→ TRY IT
In the passage on Zen koans below, what are the businessman's two internal hands?

→ PAGE EXTRACT
[Zen Koans] There is for instance, ‘the sound of one hand’. What’s the sound of one? Two hands [claps] meet together. In the Eastern markets to sell your goods -you’ve got your little stall out there with your goods. Now, sometimes when you’re going to do your spiel – it’s called now isn’t it – you clap your hands. People look around and then you start selling. A poem was written. Instead of listening to ‘the sound of one hand’ better clap both your hands and do some business. This was put to a great Zen master, who used ‘the sound of one hand’. He wrote another poem back, very profoundly.
It said, “If you can do a business just by [claps] clapping two hands then you don’t need to listen for the voice of one hand. You can clap your hands [claps]. You can attract attention. Now, you’ve got to sell the goods, you’ve got to get them to buy, you’ve got to estimate how much he wants. How much you can screw him up to this. When is the time you know he won’t go any higher? Clinch it now.
There’s a soundless voice, isn’t there? You can’t pass that on to your children. There’s a soundless voice, which the businessman has in his head. Can you do a business just by clapping two hands? The businessman too relies on the soundless voice. The businessman too has got two internal hands. Profit and loss, two hands. What is the sound of one hand?

→ DATA SECTION
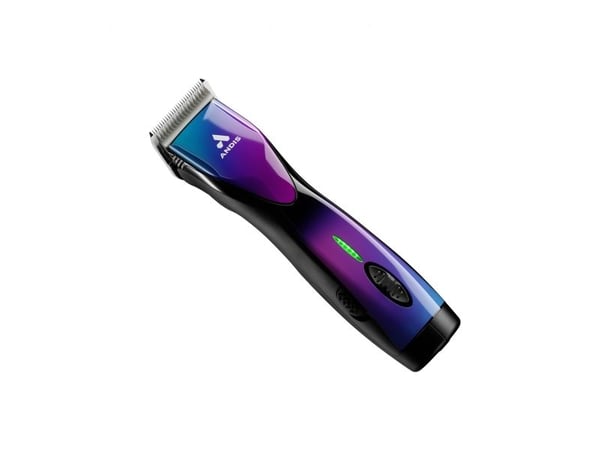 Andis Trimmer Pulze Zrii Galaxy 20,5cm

...

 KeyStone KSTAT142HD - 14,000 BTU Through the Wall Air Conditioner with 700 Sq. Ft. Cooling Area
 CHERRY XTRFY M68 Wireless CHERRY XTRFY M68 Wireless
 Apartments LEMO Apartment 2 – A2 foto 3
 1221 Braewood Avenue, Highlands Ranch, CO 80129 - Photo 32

→ EXERCISE RESPONSE
Profit and loss.